\(\textbf{Physics}\) \[\textit{Diffusion Constant}\] \[\textit{& The Einstein Relation}\] \[D=kT\mu\]
We have seen the forms of diffusive drift and the electrical drift by Fick’s law and Ohm’s law, respectively. If we consider that no other external factors affect the movement of the particles, then at equilibrium
\[J_{diff}+J_{drift}=0\]
\[-D\frac{\partial [C]}{\partial x}-\mu z [C] \frac{\partial V}{\partial x}=0\]
If we consider the most general case of drift across a potential field, we may ignore the charge, such that \(z\) is redundant in this equation (\(z=1\)).
Remembering that this equation is satisfied at equilibrium where there is no net flow, and that the concentration of ions at a locality will depend only on the potential at that point, we can simplify this equation. In other words, at equilibrium, \([C]\) can be modelled as a function of \(V\). Therefore, by the chain rule;
\[\frac{\partial [C]}{\partial x} =\frac{d [C]}{dV}\frac{\partial V}{\partial x}\]
So that
\[ \frac{\partial V}{\partial x} \left(-D\frac{d[C]}{dV}-\mu [C]\right) =0\]
\[D = - \frac{\mu [C]}{\frac{d[C]}{dV}}\]
From Maxwell-Boltzmann Statistics [5], the concentration of the ions are distributed according to their energies (we assume that at equilibrium, the ions do not interact, so the energies are due only to potential)
\[[C]=ge^{-\frac{V}{kT}}\]
\[\frac{d[C]}{dV}=-g\frac{1}{kT} e^{-\frac{V}{kT}} = -\frac{1}{kT}[C]\]

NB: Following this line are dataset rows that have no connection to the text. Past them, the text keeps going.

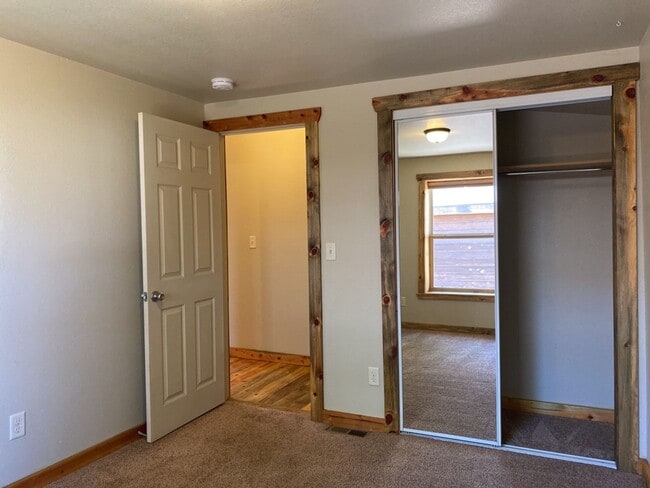 Building Photo - Updated Old Town 3 Bed 2 Bath Home w/ fenced yard and 1 car garage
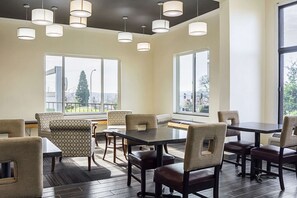 Restaurant - Quality Inn & Suites Clackamas – Portland (Clackamas)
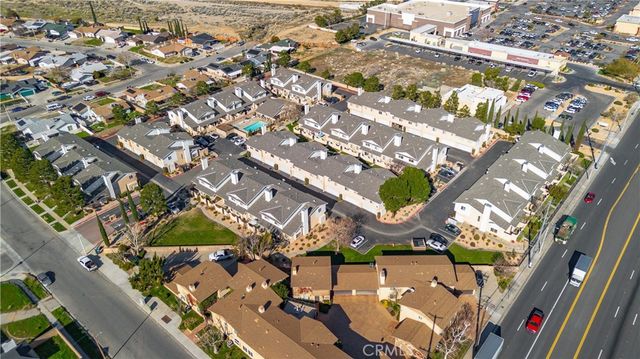 39237 10th W C, Palmdale, CA 93551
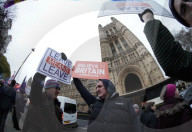 NEWS - Brexit: Demonstranten vor dem Parlament mit Brexit-Abstimmung zufrieden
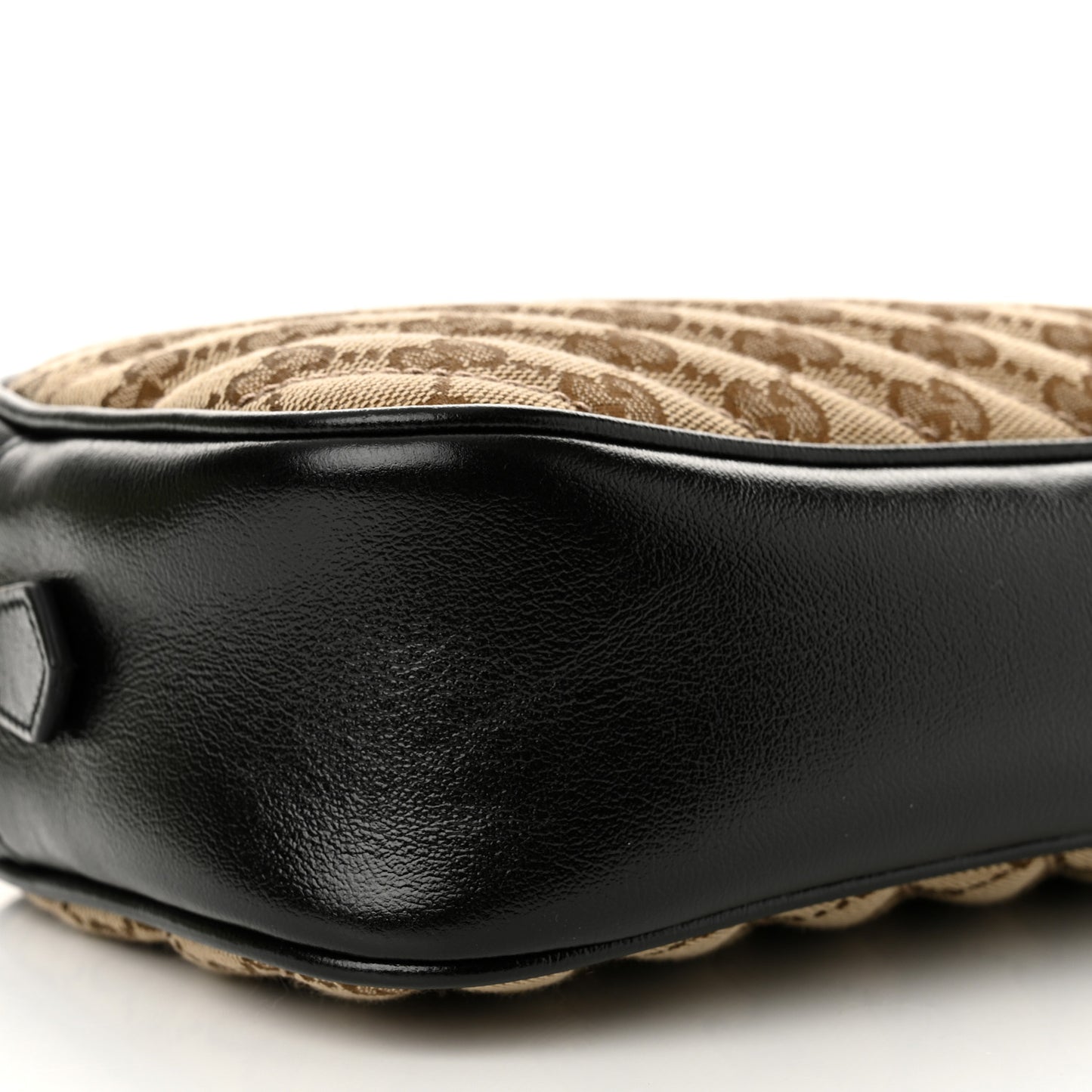 Monogram Matelasse Diagonal Small GG Marmont Chain Shoulder Bag Beige Black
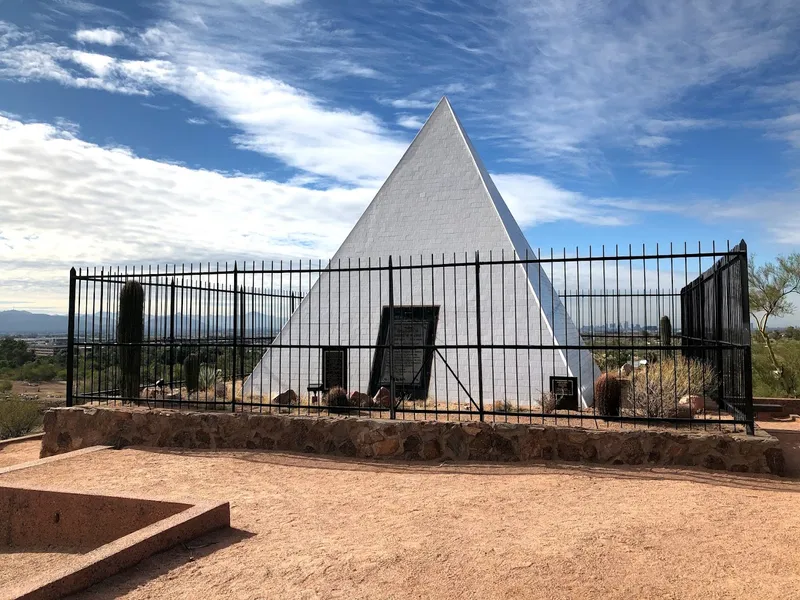 Historical sites Governor Hunt Tomb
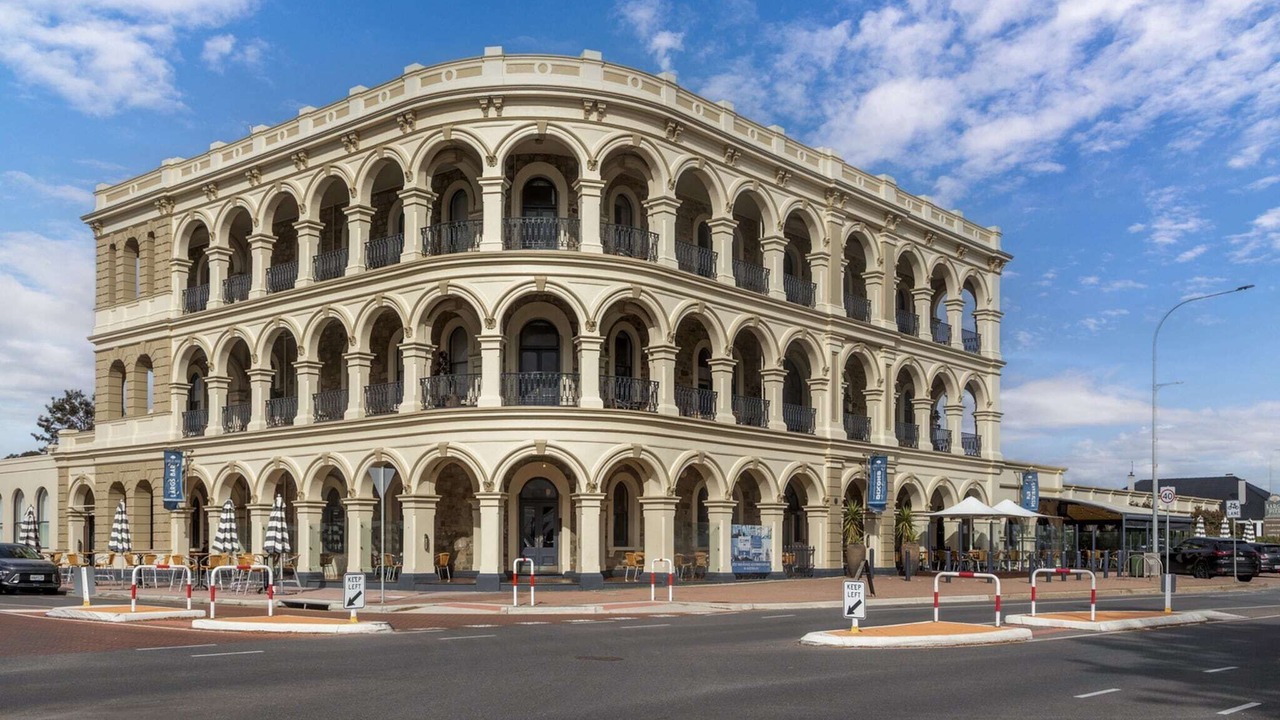 Photo of Others in Largs Bay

Substituting this (naturally considering that \([C]\) is non-zero), we arrive at
\[D=kT\mu\]
This is the most general form for the diffusion constant. Notice how this value is directly proportional to the mobility. Since we know that both of these values are dependent on the diffusive material, this relation is quite useful.
In the specific case of cell membranes, the mobility used is also due to the ion, or in other words, we have the electrical mobility, \(\mu_q\)
\[\mu_q = \frac{\mu }{q}\]
So we have
\[D= \frac{kT\mu}{q} \]
Substituting this value into our equilibrium differential equation for cell membranes, we arrive at
\[- \frac{kT\mu}{q} \frac{\partial [C]}{\partial x}-\mu z [C] \frac{\partial V}{\partial x}=0\]